O narcisismo, em suas manifestações patológicas, é um transtorno de personalidade complexo, caracterizado por uma necessidade de admiração, uma maneira grandiosa de se relacionar e falta de empatia. A psicoterapia para o transtorno de personalidade narcisista (TPN) é frequentemente complicada e frustrante devido à dificuldade de engajar o paciente no processo terapêutico. O risco de suicídio nesses pacientes não é raro, especialmente no contexto de um grave “ferimento narcisista”, onde o paciente se sente envergonhado ou vilipendiado.
A literatura atual sugere que existem três subtipos de TPN: o grandioso/desatento, o vulnerável/hipervigilante e o de alto funcionamento. O subtipo grandioso/desatento é marcado por um senso exagerado de autoimportância, falta de remorso, manipulação interpessoal e uma busca incessante por poder e privilégios. Em contraste, o subtipo vulnerável/hipervigilante é caracterizado por uma sensibilidade extrema ao que os outros dizem, timidez, propensão à vergonha e sentimentos de inferioridade. O subtipo de alto funcionamento, por sua vez, pode ser difícil de diagnosticar, pois o indivíduo pode parecer agradável e enérgico, mas uma avaliação cuidadosa revela um senso de autoimportância exagerado e uma tendência a uma estrutura de “falso self”. É importante notar que esses subtipos não são rígidos; um narcisista grandioso pode facilmente se tornar vulnerável quando envergonhado ou criticado.
A vergonha é um sentimento central nos indivíduos narcisistas, que muitas vezes sentem que falharam em vários aspectos de suas vidas e que são “irreparavelmente defeituosos”. Um grave ferimento narcisista pode desencadear uma intensa vergonha a ponto de o suicídio parecer a única opção. A literatura sugere que o comportamento suicida é uma causa clinicamente significativa e subestimada de mortalidade no TPN. Pacientes com TPN têm maior letalidade em suas tentativas de suicídio, mas são menos impulsivos em comparação com aqueles com transtorno de personalidade borderline (TPB). Além disso, pacientes com TPN correm um alto risco de cometer suicídio ou tentativas altamente letais sem sinais de alerta ou auto-revelações.
A psicoterapia com pacientes narcisistas é complicada por diversos desafios, incluindo a sensação do terapeuta de ser “observador” em uma conversa unilateral. O paciente pode tratar o terapeuta como um “sounding board”. O contra-transferência pode ser intensa, com o terapeuta sentindo-se desvalorizado, ignorado ou até mesmo como alvo do ódio do paciente. Para mitigar esses riscos, o terapeuta deve manter uma aliança terapêutica sólida e resistir ao desprezo, buscando entender as vulnerabilidades do paciente. A honestidade sobre o risco de suicídio deve ser uma parte regular do diálogo, com o terapeuta questionando repetidamente a veracidade das negações do paciente.
Em conclusão, é imperativo que os profissionais de saúde mental reconheçam o risco de suicídio no TPN, especialmente em momentos de vergonha ou humilhação. Apesar da dificuldade no tratamento, o risco de suicídios consumados ou altamente letais torna essencial a contínua dedicação do clínico para ajudar o paciente a compreender e lidar com suas vulnerabilidades.

★ ★ ★ ★ ★

* [O que fazer]:
(A) Extraia do texto sobre o transtorno de personalidade narcisista o trecho que começa em "Em conclusão, é" e termina em "com suas vulnerabilidades.".
(B) Com base no texto sobre o transtorno de personalidade narcisista, responda:
(i) Quais são os três subtipos de TPN apontados pela literatura atual?
(ii) Em comparação com pacientes com TPB, como se caracterizam as tentativas de suicídio de pacientes com TPN?
(iii) Que sensação do terapeuta é citada entre os desafios da psicoterapia com pacientes narcisistas?
(C) Traduza para o inglês a seguinte frase do texto sobre o transtorno de personalidade narcisista: "A vergonha é um sentimento central nos indivíduos narcisistas, que muitas vezes sentem que falharam em vários aspectos de suas vidas e que são “irreparavelmente defeituosos”."

* [Dados apresentados]:
★ ★ ★ ★ ★

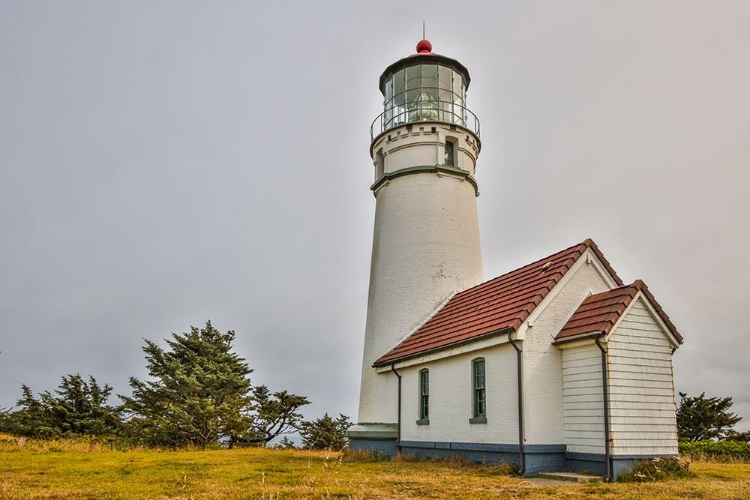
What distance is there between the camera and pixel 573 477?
12.3 metres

★ ★ ★ ★ ★

* [Respostas por item]:
(A)
Em conclusão, é imperativo que os profissionais de saúde mental reconheçam o risco de suicídio no TPN, especialmente em momentos de vergonha ou humilhação. Apesar da dificuldade no tratamento, o risco de suicídios consumados ou altamente letais torna essencial a contínua dedicação do clínico para ajudar o paciente a compreender e lidar com suas vulnerabilidades.

(B)
(i) O grandioso/desatento, o vulnerável/hipervigilante e o de alto funcionamento.
(ii) Têm maior letalidade, mas os pacientes são menos impulsivos.
(iii) A sensação de ser "observador" em uma conversa unilateral.

(C) Shame is a central feeling in narcissistic individuals, who often feel that they have failed in various aspects of their lives and that they are "irreparably defective."